Noriega v. US

A truck owned and operated by CBP ran into a golf cart and injured Mr. Noriega. Mr. Noriega filed an administrative claim against CBP, which CBP rejected. Mr. Noriega sued CBP in the federal district court, but the court determined that the Mr. Noriega failed to meet the deadlines for filing an administrative claim or a lawsuit under the Federal Tort Claims Act. 

La Nica Product v. US

La Nica claimed preferential treatment for three shipments under Dominican Republic-Central America-United States Free Trade Agreement (DR-CAFTA) and listed itself as the importer of record, but then filed a Post-Entry Amendment (PEA) claiming that it sold the shipments on route to the USA and prior to entry to a US purchaser.  When La Nica failed to produce documents to support its DR-CAFTA claim, CBP rejected the PEA, and La Nica filed a protest, which CBP also rejected.  La Nica sued CBP but acknowledged it was not the importer of record after all. The court denied La Nica’s lawsuit on that ground.

US v Colabella

CBP detained and then seized two shipments of sunglasses from China.  After the manufacturers confirmed that these sunglasses were counterfeit, CBP sent a seizure/forfeiture notice to Mr. Colabella but Mr. Colabella never responded. The shipment was forfeited. CBP then issued a $132,000 penalty against Mr. Colabella, which Mr. Colabella refused to pay. CBP, through the US Department of Justice, sued to collect a mitigated amount of the penalty and then moved for summary judgment.  The court rejected the Government’s motion because Mr. Colabella tendered an affidavit claiming that the shipment was not his and that he knew nothing of its contents. 

XYZ Corporation vs. US/CBP

Duracell asked CBP to give it gray market protection against anyone trying to import certain batteries that Duracell sold overseas. CBP granted the application and banned the importation of certain Duracell batteries. The XYZ Corporation asked the court to enjoin CBP from enforcing the band, claiming that, except for the labels, the batteries that it intended to import were exactly the same as the batteries Duracell sold. The court rejected XYZ Corporation’s request, but allowed it to replead and rephrase its request and held out the possibility that an injunction was possible. 

US vs International Trading Service

CBP, or rather the US Government, sued an importer to collect a $1 million penalty for misclassifying eight shipments of sugar. The importer had chosen a tariff classification that excepted the sugar from an import quota that was in place. The court entered judgment in favor of CBP and against the importer and did not mitigate the penalty even though the importer had used a customs broker.

--- Provided material ---
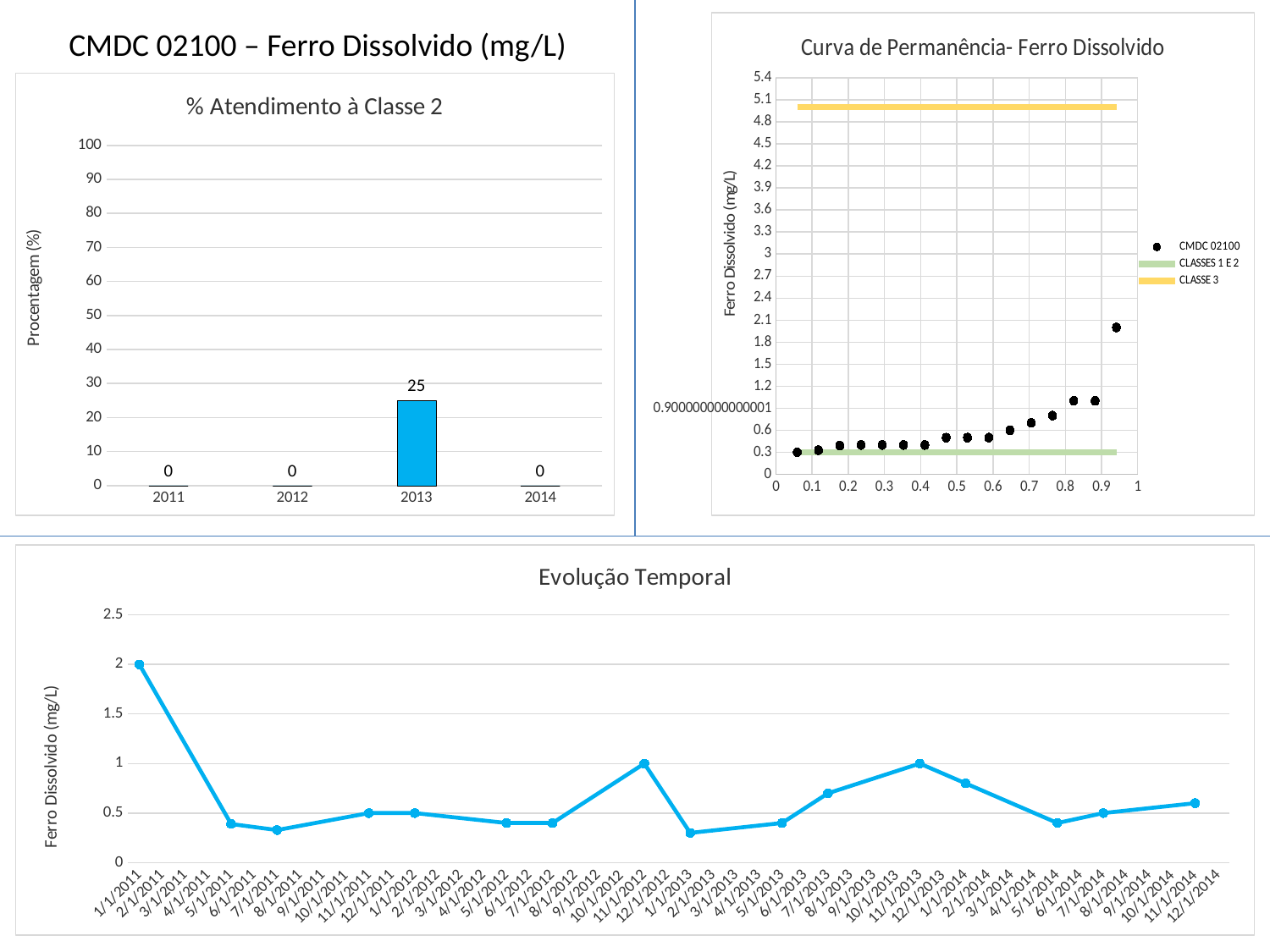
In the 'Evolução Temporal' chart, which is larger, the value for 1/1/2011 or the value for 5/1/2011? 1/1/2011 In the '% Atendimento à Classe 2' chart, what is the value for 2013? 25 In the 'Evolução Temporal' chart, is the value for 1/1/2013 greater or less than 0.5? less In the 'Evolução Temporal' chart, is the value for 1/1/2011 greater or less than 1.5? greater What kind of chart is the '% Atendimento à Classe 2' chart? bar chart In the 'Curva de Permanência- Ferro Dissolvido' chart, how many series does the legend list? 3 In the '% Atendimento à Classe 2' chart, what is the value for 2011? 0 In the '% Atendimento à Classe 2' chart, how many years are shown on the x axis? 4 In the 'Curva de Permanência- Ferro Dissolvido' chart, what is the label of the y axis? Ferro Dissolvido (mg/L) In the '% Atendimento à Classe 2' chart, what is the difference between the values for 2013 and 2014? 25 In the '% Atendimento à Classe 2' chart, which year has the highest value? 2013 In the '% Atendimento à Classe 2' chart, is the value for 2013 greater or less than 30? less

--- Work item ---
Using the case summaries, decide whether each statement agrees with them, answering yes or no and quoting the words that settle it. (a) In US v Colabella, the court granted the Government's motion for summary judgment. (b) In US vs International Trading Service, the penalty concerned eight shipments of sugar. (c) In La Nica Product v. US, La Nica conceded it was not the importer of record.

--- Answer to this problem ---
(a) No: "The court rejected the Government’s motion because Mr. Colabella tendered an affidavit claiming that the shipment was not his and that he knew nothing of its contents."
(b) Yes: "sued an importer to collect a $1 million penalty for misclassifying eight shipments of sugar."
(c) Yes: "La Nica sued CBP but acknowledged it was not the importer of record after all."